The driver tapped his knuckles against a dashboard unit. "Channel F, lined up on yours."

"The homing signal is still going strong. Illya must be inside."

Solo turned up the amplification on his communicator, let the signal beep-beep loudly a second, then damped it down. He slammed the taxicab door. The vehicle rattled off.

Solo walked along under the gloomy wall. At the gate in the wire fence around the corner, he discovered two agents with riot pistols. He flashed his identification.

"Solo, Operations and Enforcement out of New York."

The taller guard hooked an eye brow up. "One of your mates is already 'ere, sir. Mr. Kurry-what's-'is-name."

Solo's backbone crawled again. "Kuryakin. How long has he been inside?"

"Five, ten minutes, I'd say."

"Alone?"

"Right."

"How did he look? Banged up? Like he'd been beaten? Or drugged?"

"Seemed all right to us, sir. Spoke a little slowly. Yawned once. It's late, though."

"I hope it's not later than we think," Solo said, slipping past them.

One of the guards threw an electric switch on the gate post. The lock in the steel outer door whirred. Solo stepped through into the hollow emptiness of a warehouse full of bales on wooden pallets.

Far down an aisle a light gleamed. Carefully Solo drew out his pistol and began walking.

He was drenched with cold sweat and sure something was diabolically wrong.

If Illya had escaped his captors, he would have turned off the homing signal and called via Channel D. Yet THRUSH was not so lunatic as to send a captive Illya off on his own. Solo didn't understand it. But his lonely passage through the eerie, towering avenues of stacked bales wrenched his nerves another notch tighter.

The bale storage area came to an end. Ahead brighter lights gleamed in a short corridor.

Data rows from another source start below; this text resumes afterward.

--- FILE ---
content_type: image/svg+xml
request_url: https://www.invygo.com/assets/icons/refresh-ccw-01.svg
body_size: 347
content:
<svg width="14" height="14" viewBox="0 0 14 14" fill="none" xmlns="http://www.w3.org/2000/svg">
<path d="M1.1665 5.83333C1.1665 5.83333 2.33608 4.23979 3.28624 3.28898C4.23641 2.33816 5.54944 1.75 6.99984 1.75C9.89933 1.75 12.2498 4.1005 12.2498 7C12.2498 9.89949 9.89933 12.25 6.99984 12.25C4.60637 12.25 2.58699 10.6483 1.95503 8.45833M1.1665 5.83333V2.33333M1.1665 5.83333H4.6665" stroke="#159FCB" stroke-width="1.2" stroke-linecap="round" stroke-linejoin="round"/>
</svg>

There was a gray-painted door at the end. Beyond that door should lie Dr. Shelley's outer workrooms.

Warily, Solo ran forward.

Half way down the corridor, Solo dug in his heels and skidded up short. From beyond the gray-painted door he heard bangs and crashings, as though of office furniture being overturned. He sniffed. The source of the acrid odor became clear in a moment. From under the gray-painted door, wisps of smoke were curling.

He jumped to the heavy door, pulled it open quickly. "Illya?"

Solo could see little of the area beyond the first workroom, which boiled with smoke. The smoke issued from another doorway in the far side of the room, which was full of filing cabinets. Holding a hand to his mouth, Solo advanced. Beyond the next doorway, bright spurts of flame flickered through the roiling grayness.